When the Equal Pay Act of 1963 became law, President John F. Kennedy declared the end of the "unconscionable practice of paying female employees less wages than male employees for the same job." Yet, in 2014, when women across the United States earn, on average, 77 cents for every dollar men earn, the U.S. Senate blocked consideration of the Paycheck Fairness Act, which would make it illegal for employers to penalize employees who discuss their salaries.
Why is salary transparency so important to some and so frightening to others?
Why wouldn't everyone, both men and women, want to know what people earn in the workplace? Why does our society tolerate draconian measures that keep salary information a secret?
It's clear that, without good information, many workers, women in particular, simply don't know what they are worth in the workplace. Yet, research shows that men lacking good information about salary will ask for it, while women won't. And if women don't ask, they don't receive. Are they at fault? No, because there is more to the picture.
Women who do ask for a higher salary often face a "double bind" -- they can be perceived as either competent or likable, but not both. Women can be penalized for asking, because that action violates the cultural norm of women being "nice" and "accommodating." A woman who asks is often considered aggressive and unlikeable, and does not get the raise or the job, while her male counterpart, doing exactly the same thing, is rewarded. This largely unconscious bias, held by both men and women, inhibits women's agency in the workplace.
Fortunately, women are learning how to negotiate effectively in today's workplace. Negotiation is a required course at many business schools, and women often excel in collaborative, mutual-gains negotiations. For women who know how to negotiate, it does pay to ask. Women who achieve leadership success do so in part because they know what they want and are able to negotiate effectively to get it.
Many academic studies and popular press stories about gender and negotiation have focused on whether or not, and how effectively, women negotiate for higher pay. Compensation negotiation has become a focal point for academic research, perhaps because pay is a measurable indicator that researchers can easily analyze. Another attraction to studying compensation is that it is a standard subject of discussion in formal job negotiations.
Yet, the wage gap is a symptom of wider gender disparity in the workplace, and there are other important forms of career negotiation. Indeed, how a woman negotiates her career path is arguably a more important determinant of lifetime earnings (via factors such as choice of occupation, promotions, years in the work force, hours per week worked) than pay negotiation at organizational entry and promotion points.
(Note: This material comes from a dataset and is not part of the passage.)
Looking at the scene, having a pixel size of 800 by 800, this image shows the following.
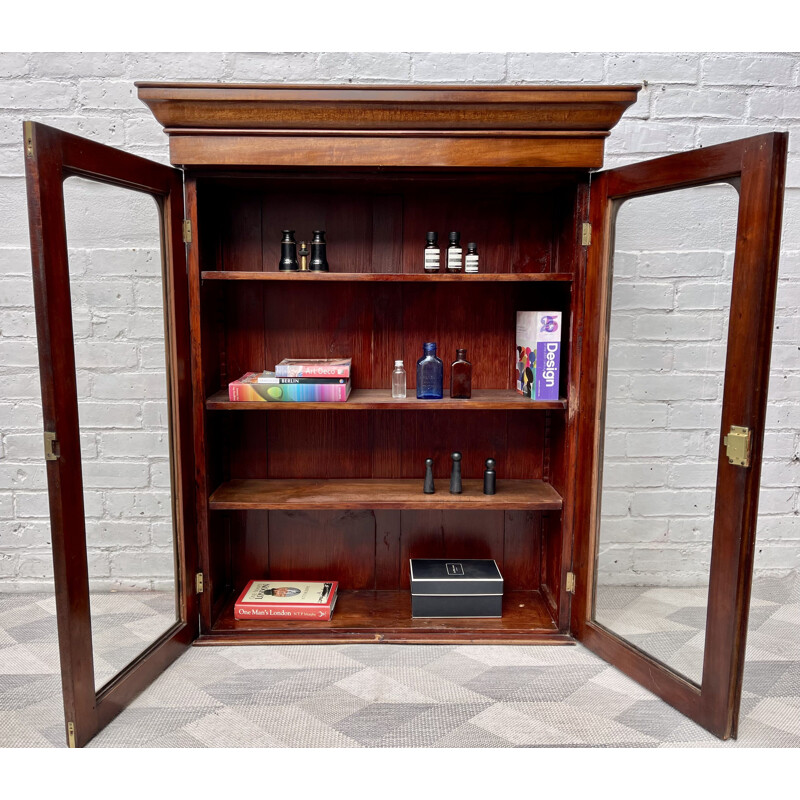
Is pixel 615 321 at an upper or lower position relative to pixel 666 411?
upper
Thus, if we want to understand the gender disparity in career trajectories, we need to look beyond compensation to see how women and men negotiate their careers.
Our research at the Center for Gender in Organizations at the Simmons School of Management shows that, regardless of their age group, years of work experience, or level of leadership attained, women can benefit from training to become better negotiators, so that they can both increase their earning potential and achieve career success.
But, that is only part of the picture. Employers need to be aware of the many barriers to success that face women in the workplace. Organizations need to truly believe that diversity in the workplace brings added value to all, not only to women and minorities. Research has amply documented that a well-managed, diverse, workforce is both good for the bottom line and a key component of sustainable, organizational success.
Equal pay for equal work is an important place to start. It's time to end the "unconscionable practice of paying female employees less wages than male employees for the same job."